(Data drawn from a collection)
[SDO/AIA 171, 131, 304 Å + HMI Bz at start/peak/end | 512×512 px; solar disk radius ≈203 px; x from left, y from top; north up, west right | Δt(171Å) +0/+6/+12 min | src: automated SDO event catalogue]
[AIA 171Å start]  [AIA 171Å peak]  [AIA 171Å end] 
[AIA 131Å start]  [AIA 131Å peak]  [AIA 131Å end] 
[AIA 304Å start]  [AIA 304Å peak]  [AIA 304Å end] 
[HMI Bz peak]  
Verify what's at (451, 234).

→ What you have to do: Arrange every line of the entries above as a numbered list, leaving out any blank lines.

→ Final result:
1. [SDO/AIA 171, 131, 304 Å + HMI Bz at start/peak/end | 512×512 px; solar disk radius ≈203 px; x from left, y from top; north up, west right | Δt(171Å) +0/+6/+12 min | src: automated SDO event catalogue]
2. [AIA 171Å start]  [AIA 171Å peak]  [AIA 171Å end] 
3. [AIA 131Å start]  [AIA 131Å peak]  [AIA 131Å end] 
4. [AIA 304Å start]  [AIA 304Å peak]  [AIA 304Å end] 
5. [HMI Bz peak]  
6. Verify what's at (451, 234).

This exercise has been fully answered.